You could create another macro that allows you to avoid using a temporary variable:

#ifndef NDEBUG
#define Verify(x) assert(x)
#else
#define Verify(x) ((void)(x))
#endif

// asserts that Func()==1 in debug mode, or calls Func() and ignores return
// value in release mode (any braindead compiler can optimize away the comparison
// whose result isn't used, and the cast to void suppresses the warning)
Verify(Func() == 1);

Answer 13

I'd use the following:

#ifdef _DEBUG
#define ASSERT(FUNC, CHECK) assert(FUNC == CHECK)
#else
#define ASSERT(FUNC, CHECK)
#endif

...

ASSERT(Func(), 1);

This way, for release build, the compiler don't even need to produce any code for assert.

Answer 14

You could use:

Check( Func() == 1 );

And implement your Check( bool ) function as you want. It may either use assert, or throw a particular exception, write in a log file or to the console, have different implementations in debug and release, or a combination of all.

Answer 15

You should move the assert inside the function before the return value(s). You know that the return value is not an unreferenced local variable.

Plus it makes more sense to be inside the function anyway, because it creates a self contained unit that has its OWN pre- and post-conditions.

Chances are that if the function is returning a value, you should be doing some kind of error checking in release mode on this return value anyway. So it shouldn't be an unreferenced variable to begin with.
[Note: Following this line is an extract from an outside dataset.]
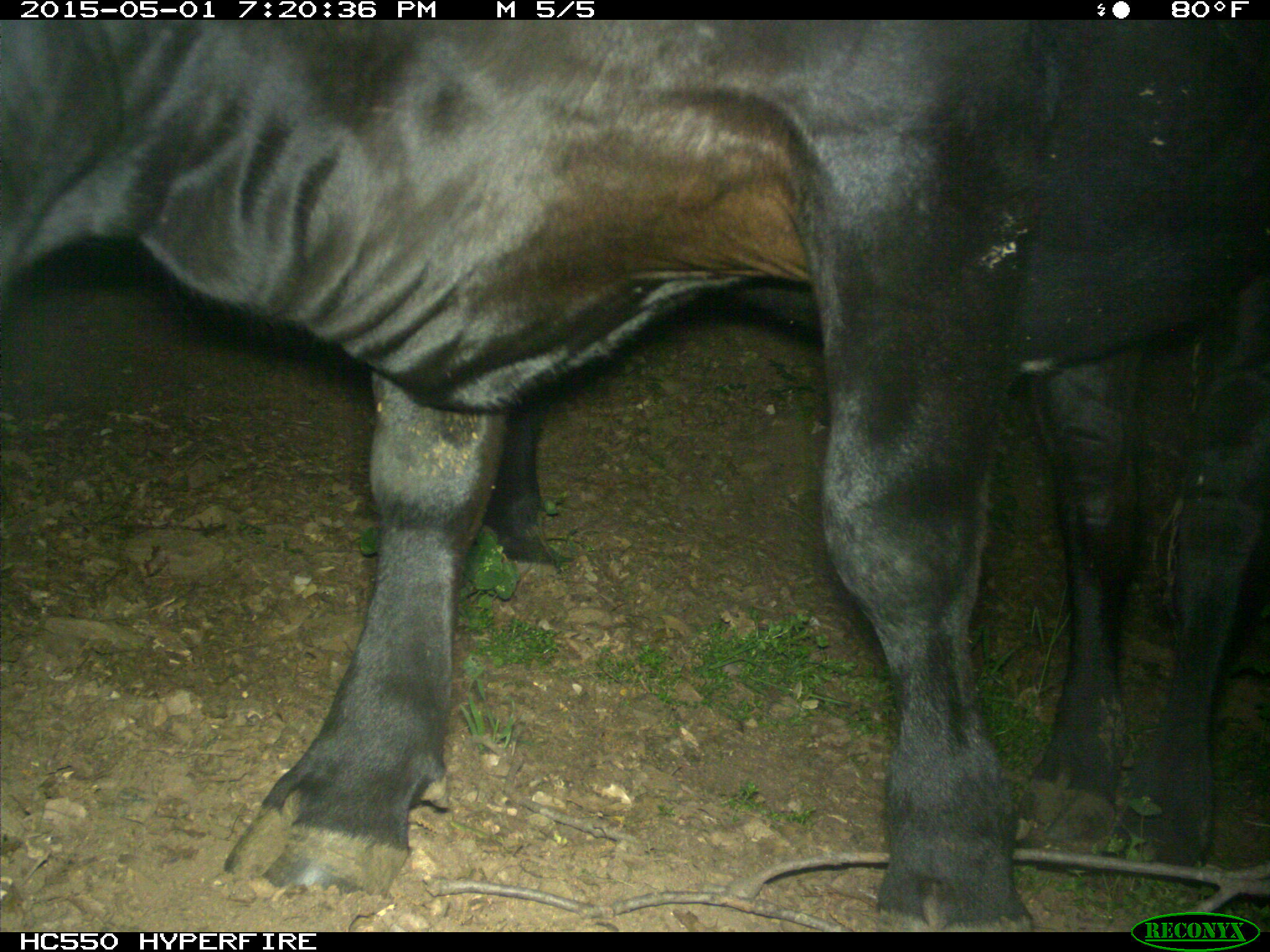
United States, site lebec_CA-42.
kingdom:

Edit, But in this case the post condition should be X (see comments):

I strongly disagree with this point, one should be able to determine the post condition from the input parameters and if it's a member function, any object state. If a global variable modifies the output of the function, then the function should be restructured.

Answer 16

int Result = Func();
assert( Result == 1 );
Result;

This will make the compiler stop complaining about Result not being used.

But you should think about using a version of assert that does something useful at run-time, like log descriptive errors to a file that can be retrieved from the production environment.

Answer 17

This is a bad use of assert, IMHO. Assert is not meant as an error reporting tool, it's meant to assert preconditions. If Result is not used elsewhere, it's not a precondition.